Example High-Level Pseudocode

			
image = upload_image()
prompt = get_prompt()
response = analyze_image(image, prompt)
display_response(response)

For AI-901, understanding the workflow is more important than memorizing exact syntax.

Important AI-901 Exam Tips

For the exam, remember these key points:

Multimodal models process multiple data types.
Visual input includes images and video.
Azure AI Vision supports computer vision workloads.
OCR extracts text from images.
Image captioning generates descriptions of images.
Object detection identifies multiple objects in images.
APIs and endpoints connect applications to AI services.
Authentication secures AI access.
Responsible AI principles apply to computer vision systems.
Hallucinations are inaccurate AI-generated outputs.

Quick Knowledge Check

Question 1

What is OCR used for?

Answer

Extracting text from images or scanned documents.

Question 2

What does image captioning do?

Answer

Generates natural-language descriptions of images.

Question 3

Why are multimodal models useful?

Answer

They can process multiple types of input such as text and images together.

Question 4

Why is fairness important in computer vision?

Answer

To reduce biased or uneven performance across different groups of people.

Practice Exam Questions

Question 1

What is a multimodal AI model?

A. A model that processes only text
B. A model capable of processing multiple types of input such as text and images
C. A model used only for networking
D. A model designed exclusively for spreadsheets

Correct Answer

B. A model capable of processing multiple types of input such as text and images

Explanation

Multimodal models can process and combine different forms of input, including text, images, audio, and video.

Why the Other Answers Are Incorrect

A. A model that processes only text

That describes a text-only model.

C. A model used only for networking

Networking is unrelated to multimodal AI.
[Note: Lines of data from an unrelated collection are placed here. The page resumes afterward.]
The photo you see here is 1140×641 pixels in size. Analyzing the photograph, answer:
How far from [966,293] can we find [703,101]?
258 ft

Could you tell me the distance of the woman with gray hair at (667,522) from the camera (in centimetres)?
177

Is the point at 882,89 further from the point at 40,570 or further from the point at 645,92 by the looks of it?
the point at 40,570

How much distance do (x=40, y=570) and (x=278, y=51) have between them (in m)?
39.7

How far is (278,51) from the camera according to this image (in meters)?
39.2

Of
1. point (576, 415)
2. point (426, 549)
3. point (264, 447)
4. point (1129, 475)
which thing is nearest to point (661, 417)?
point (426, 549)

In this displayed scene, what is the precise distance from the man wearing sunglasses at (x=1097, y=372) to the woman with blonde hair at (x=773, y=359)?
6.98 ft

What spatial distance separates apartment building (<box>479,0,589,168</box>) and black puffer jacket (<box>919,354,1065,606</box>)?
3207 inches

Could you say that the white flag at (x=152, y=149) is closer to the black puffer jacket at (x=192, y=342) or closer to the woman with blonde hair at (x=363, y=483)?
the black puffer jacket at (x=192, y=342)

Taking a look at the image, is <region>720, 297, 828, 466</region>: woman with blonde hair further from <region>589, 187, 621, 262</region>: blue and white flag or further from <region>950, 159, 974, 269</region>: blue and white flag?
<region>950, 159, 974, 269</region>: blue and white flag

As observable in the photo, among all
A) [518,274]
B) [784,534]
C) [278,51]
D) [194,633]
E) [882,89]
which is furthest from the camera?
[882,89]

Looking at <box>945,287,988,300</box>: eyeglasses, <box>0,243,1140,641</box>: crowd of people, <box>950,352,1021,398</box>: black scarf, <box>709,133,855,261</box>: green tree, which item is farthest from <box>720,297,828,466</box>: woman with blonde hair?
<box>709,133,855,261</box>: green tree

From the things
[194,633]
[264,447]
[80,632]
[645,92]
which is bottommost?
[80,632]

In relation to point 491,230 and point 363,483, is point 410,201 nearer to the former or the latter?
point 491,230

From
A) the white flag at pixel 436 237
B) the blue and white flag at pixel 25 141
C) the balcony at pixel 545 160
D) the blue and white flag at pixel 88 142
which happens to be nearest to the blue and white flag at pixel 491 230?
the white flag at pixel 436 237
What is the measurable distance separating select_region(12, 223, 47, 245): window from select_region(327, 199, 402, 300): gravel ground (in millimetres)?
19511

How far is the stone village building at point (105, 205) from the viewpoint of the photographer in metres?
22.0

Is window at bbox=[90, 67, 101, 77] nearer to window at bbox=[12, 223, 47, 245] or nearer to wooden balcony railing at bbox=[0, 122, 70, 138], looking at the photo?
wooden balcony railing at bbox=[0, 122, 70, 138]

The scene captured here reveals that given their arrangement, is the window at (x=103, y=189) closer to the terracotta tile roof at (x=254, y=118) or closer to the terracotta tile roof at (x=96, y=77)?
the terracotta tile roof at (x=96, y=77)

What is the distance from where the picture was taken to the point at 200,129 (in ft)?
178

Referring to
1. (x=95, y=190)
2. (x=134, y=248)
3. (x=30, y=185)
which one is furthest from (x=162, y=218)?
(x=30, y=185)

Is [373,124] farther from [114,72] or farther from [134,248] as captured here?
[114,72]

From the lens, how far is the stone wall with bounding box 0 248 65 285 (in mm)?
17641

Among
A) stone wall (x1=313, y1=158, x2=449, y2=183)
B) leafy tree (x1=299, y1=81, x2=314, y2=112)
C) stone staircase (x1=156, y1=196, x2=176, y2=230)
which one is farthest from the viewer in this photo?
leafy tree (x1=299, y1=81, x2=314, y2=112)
D. A model designed exclusively for spreadsheets

This is unrelated to AI modalities.

Question 2

Which Azure service provides computer vision capabilities such as image analysis and OCR?

A. Azure AI Vision
B. Azure Backup
C. Azure Virtual Desktop
D. Azure Monitor

Correct Answer

A. Azure AI Vision

Explanation

Azure AI Vision provides computer vision features including OCR, object detection, and image captioning.

Why the Other Answers Are Incorrect

B. Azure Backup

This is a backup service.

C. Azure Virtual Desktop

This provides desktop virtualization.

D. Azure Monitor

This is used for monitoring and diagnostics.

Question 3

What does OCR stand for?

A. Optical Character Recognition
B. Operational Cloud Routing
C. Object Classification Registry
D. Open Compute Rendering

Correct Answer

A. Optical Character Recognition

Explanation

OCR extracts text from images or scanned documents.

Why the Other Answers Are Incorrect

B. Operational Cloud Routing

This is not an AI vision term.

C. Object Classification Registry

This is not the meaning of OCR.

D. Open Compute Rendering

This is unrelated to text extraction.

Question 4

What is the PRIMARY purpose of object detection?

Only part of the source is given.